Your goal: Only one stretch of the data below is wanted: the lines from the one with "[researcher-annotated camera trap]" through the one with "common name: domestic cow", repeated exactly.

Study material:
--- START ---

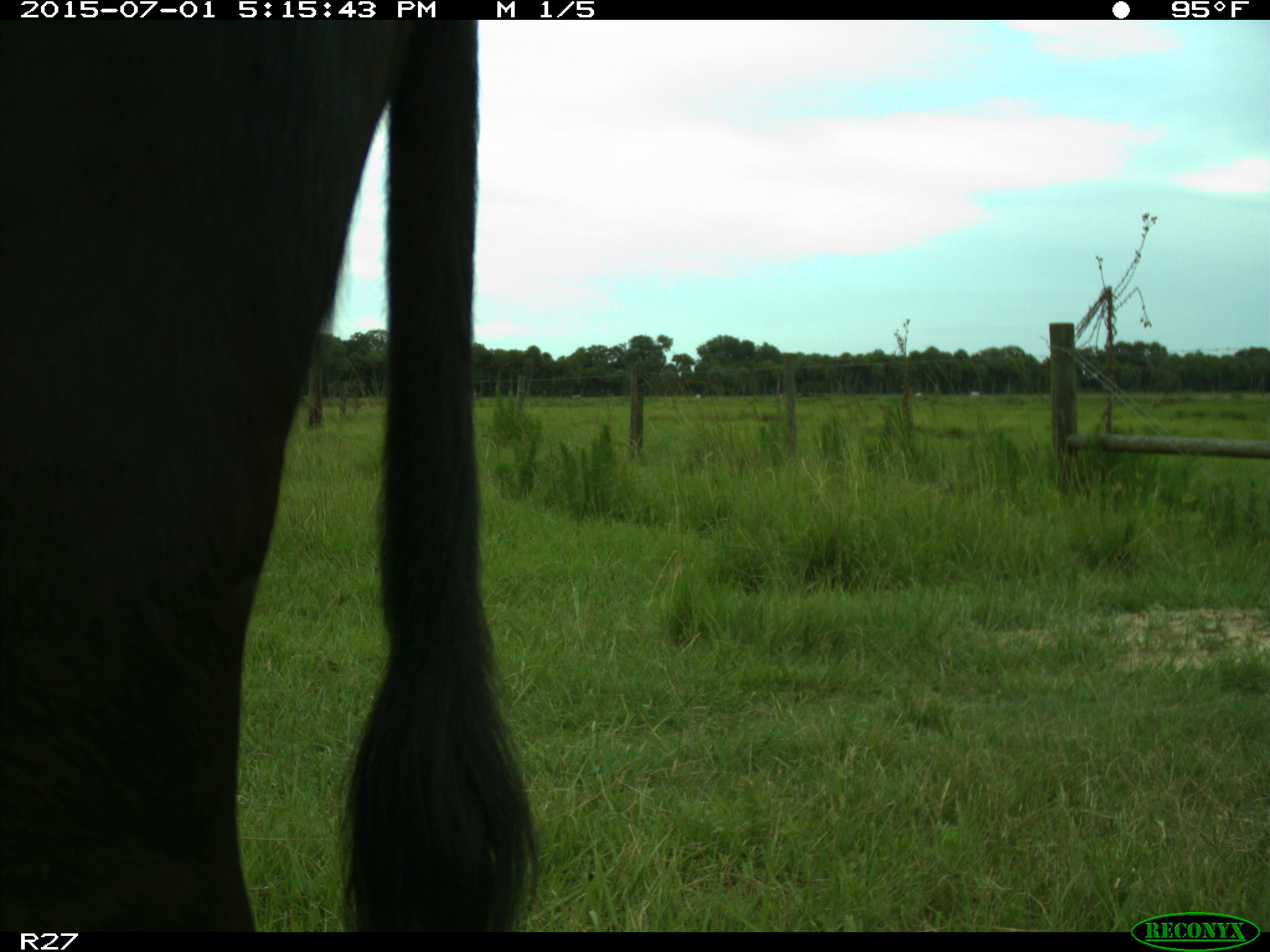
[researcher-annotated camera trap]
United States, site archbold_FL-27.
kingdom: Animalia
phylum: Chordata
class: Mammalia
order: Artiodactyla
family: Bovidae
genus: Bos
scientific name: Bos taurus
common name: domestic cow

--- END ---
--- START ---

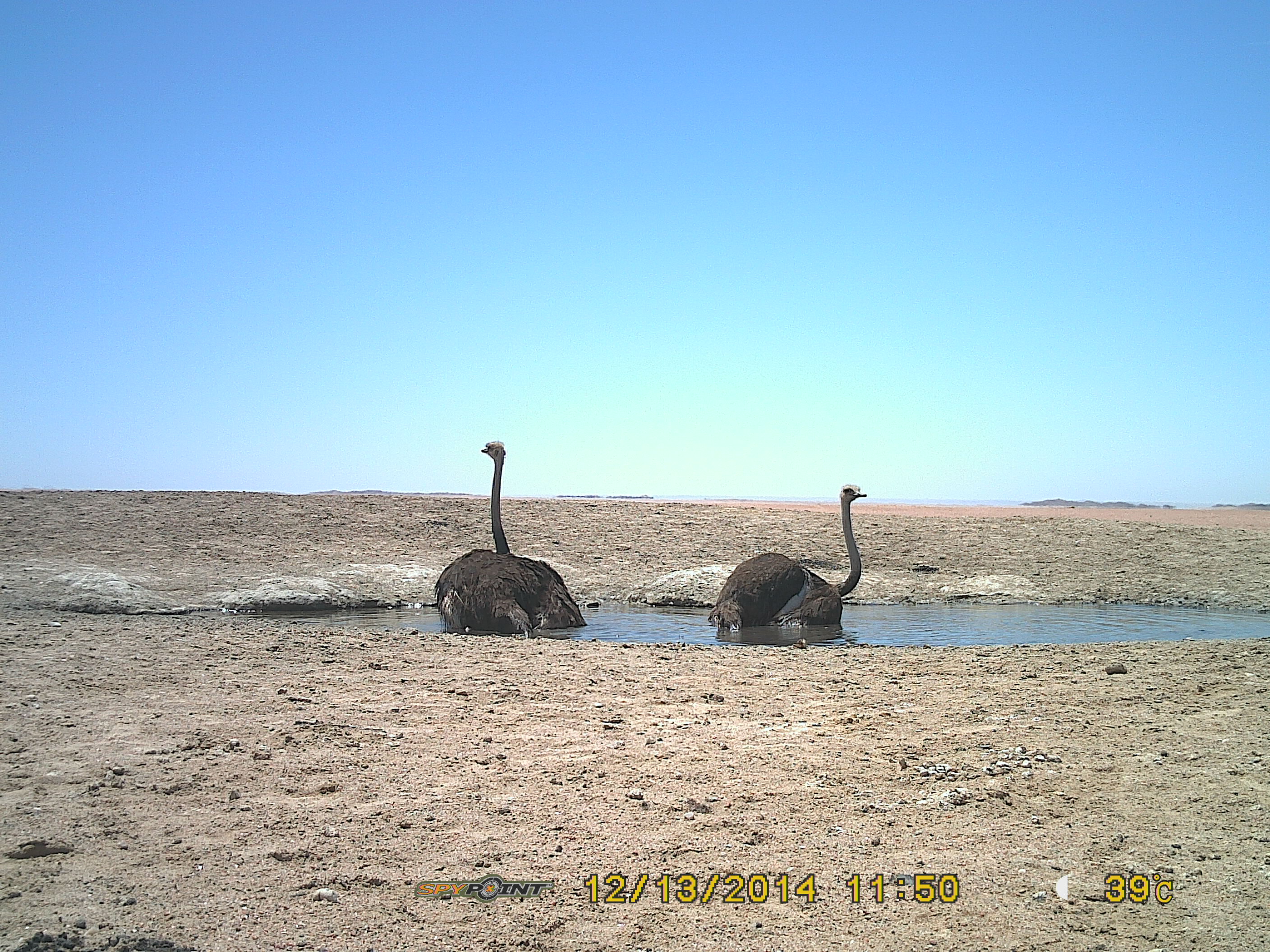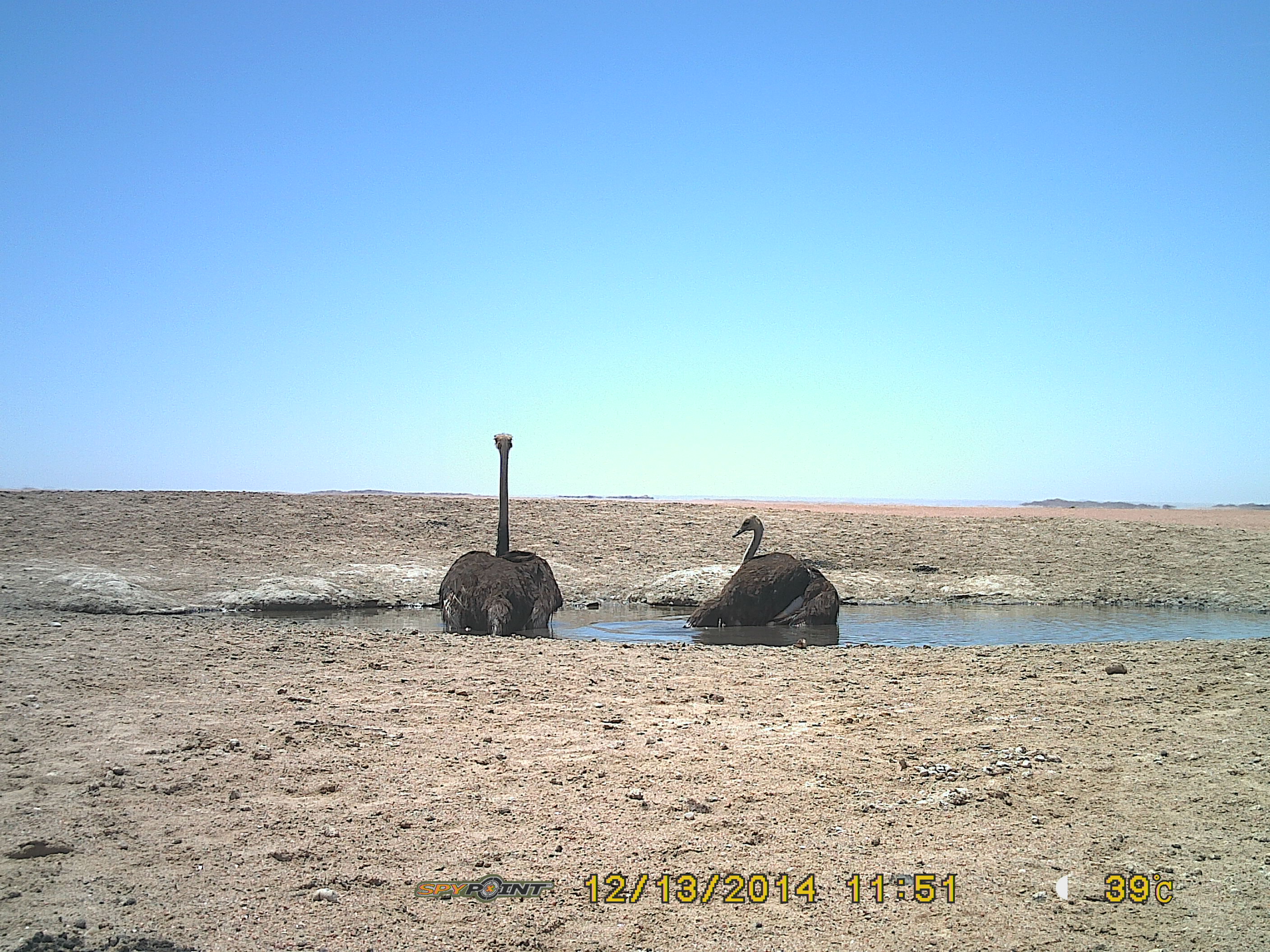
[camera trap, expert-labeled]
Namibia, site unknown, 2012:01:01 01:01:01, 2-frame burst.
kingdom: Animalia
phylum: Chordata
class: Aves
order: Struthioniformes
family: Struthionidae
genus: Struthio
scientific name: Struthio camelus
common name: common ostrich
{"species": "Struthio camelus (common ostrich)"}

--- END ---

Task response:
[researcher-annotated camera trap]
United States, site archbold_FL-27.
kingdom: Animalia
phylum: Chordata
class: Mammalia
order: Artiodactyla
family: Bovidae
genus: Bos
scientific name: Bos taurus
common name: domestic cow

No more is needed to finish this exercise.